I tried not to judge her for doing the same things she did as a child, well into her adult years, because I’d just recently decided to stray away from my parents’ rules. Joining the military was the first rebellious decision I’d made, and it was the one that almost broke my family. I was supposed to go to Med school and become a doctor, just like my parents, but I managed to convince them to let me join. I told my father I would get the military to pay for my schooling, and once I was in school, I would eventually leave the military. What they didn’t know was that once you signed a contract, there was nothing anyone could do to get you out of it, so they just had to deal with me.
The dinner went by in a blur as I raked over my food, which wasn’t bad at all, but still couldn’t give me the appetite I needed to actually eat it. Although the food was good, I couldn’t take my mind off of not wanting to be in the same room with the people who’d given me life. As much as I wanted to love them, the expectations of being part of this family were becoming a headache that I didn’t know if I could stomach much longer.
We didn’t get the first sign of excitement until the night was coming to an end. Lacy’s real man, Michael, stormed into the ballroom, clearly drunk and on one. I couldn’t blame him, especially if the woman I loved told me that she was going to marry another man. That would never be something that satright with me. I didn’t know how he was keeping it together, but it seemed like that shit had come to a head.
“What the fuck is he doing here?” Lacy asked as if I had an answer. The only two things I knew about Michael were that he was her dude and he was a bitch. Those weren’t qualities that made me want to know more.

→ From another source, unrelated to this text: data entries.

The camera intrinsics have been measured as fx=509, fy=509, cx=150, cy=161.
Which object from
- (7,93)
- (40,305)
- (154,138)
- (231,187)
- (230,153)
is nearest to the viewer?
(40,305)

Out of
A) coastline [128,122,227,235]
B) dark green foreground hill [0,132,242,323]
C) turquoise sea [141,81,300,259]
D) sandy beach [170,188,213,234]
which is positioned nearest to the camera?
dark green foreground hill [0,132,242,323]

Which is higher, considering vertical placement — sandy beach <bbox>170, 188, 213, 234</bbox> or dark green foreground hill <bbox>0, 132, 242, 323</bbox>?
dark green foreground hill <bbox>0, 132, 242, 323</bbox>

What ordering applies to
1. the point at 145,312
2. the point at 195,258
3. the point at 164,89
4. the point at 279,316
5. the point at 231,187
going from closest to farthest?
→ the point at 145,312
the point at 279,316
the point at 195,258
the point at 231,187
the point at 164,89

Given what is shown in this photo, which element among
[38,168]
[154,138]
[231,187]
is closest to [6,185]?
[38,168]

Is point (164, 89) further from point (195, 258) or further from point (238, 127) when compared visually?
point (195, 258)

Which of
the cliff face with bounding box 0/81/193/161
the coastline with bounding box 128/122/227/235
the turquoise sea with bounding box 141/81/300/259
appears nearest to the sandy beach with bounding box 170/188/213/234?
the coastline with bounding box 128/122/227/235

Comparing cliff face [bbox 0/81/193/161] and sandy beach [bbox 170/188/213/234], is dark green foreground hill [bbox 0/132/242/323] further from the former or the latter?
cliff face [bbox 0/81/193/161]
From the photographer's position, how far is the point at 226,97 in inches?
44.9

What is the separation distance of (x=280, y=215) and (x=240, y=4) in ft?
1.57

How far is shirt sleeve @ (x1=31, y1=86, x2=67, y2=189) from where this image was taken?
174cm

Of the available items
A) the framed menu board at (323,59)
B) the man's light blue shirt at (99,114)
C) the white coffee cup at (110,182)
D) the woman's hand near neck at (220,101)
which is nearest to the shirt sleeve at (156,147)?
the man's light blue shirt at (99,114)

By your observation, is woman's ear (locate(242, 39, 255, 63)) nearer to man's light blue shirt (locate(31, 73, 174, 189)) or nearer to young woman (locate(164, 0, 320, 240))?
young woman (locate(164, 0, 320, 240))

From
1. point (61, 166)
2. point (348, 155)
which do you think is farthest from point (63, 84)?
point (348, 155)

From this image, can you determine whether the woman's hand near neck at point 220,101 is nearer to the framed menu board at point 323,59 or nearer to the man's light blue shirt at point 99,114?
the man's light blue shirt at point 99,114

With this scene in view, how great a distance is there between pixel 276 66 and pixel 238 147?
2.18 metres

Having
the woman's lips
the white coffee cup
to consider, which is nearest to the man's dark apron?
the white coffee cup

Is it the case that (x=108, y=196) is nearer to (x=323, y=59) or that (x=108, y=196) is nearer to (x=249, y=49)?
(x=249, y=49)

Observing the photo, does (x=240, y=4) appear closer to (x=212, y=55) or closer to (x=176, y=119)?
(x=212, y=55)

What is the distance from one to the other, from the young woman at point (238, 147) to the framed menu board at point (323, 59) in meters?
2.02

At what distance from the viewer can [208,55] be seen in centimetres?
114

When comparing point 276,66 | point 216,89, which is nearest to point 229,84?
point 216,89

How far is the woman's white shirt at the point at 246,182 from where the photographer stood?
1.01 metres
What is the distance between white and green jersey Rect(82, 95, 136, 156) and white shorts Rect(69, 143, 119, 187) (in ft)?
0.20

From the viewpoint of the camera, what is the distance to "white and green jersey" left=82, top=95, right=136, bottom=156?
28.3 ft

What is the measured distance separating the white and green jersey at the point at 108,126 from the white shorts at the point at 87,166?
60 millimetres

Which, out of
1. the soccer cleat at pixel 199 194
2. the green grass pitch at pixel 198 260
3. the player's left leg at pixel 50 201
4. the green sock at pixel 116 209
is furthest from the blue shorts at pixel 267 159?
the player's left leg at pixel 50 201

“How the fuck am I supposed to know, Lace?” I shrugged before downing the last of my drink and waving the server over to bring me another one. I wasn’t drunk enough for this shit.
Without another word to me, Lacy got up and tried her best to make it over to him as fast as she could, but she was too late. I could tell by the look on Michael’s face that he had been letting this simmer for a while. All the public appearances we had to make probably had him more fed up than I was.
The only thing different between the two of us was that I didn’t care for Lacy at all. I loved her like a sister because we grew up together, but it was nothing more than that. When it came to wanting her to have feelings toward me, that was something that Michael never had to worry about. Even if I did go with this sham of a marriage, I would never have his girl in my bed.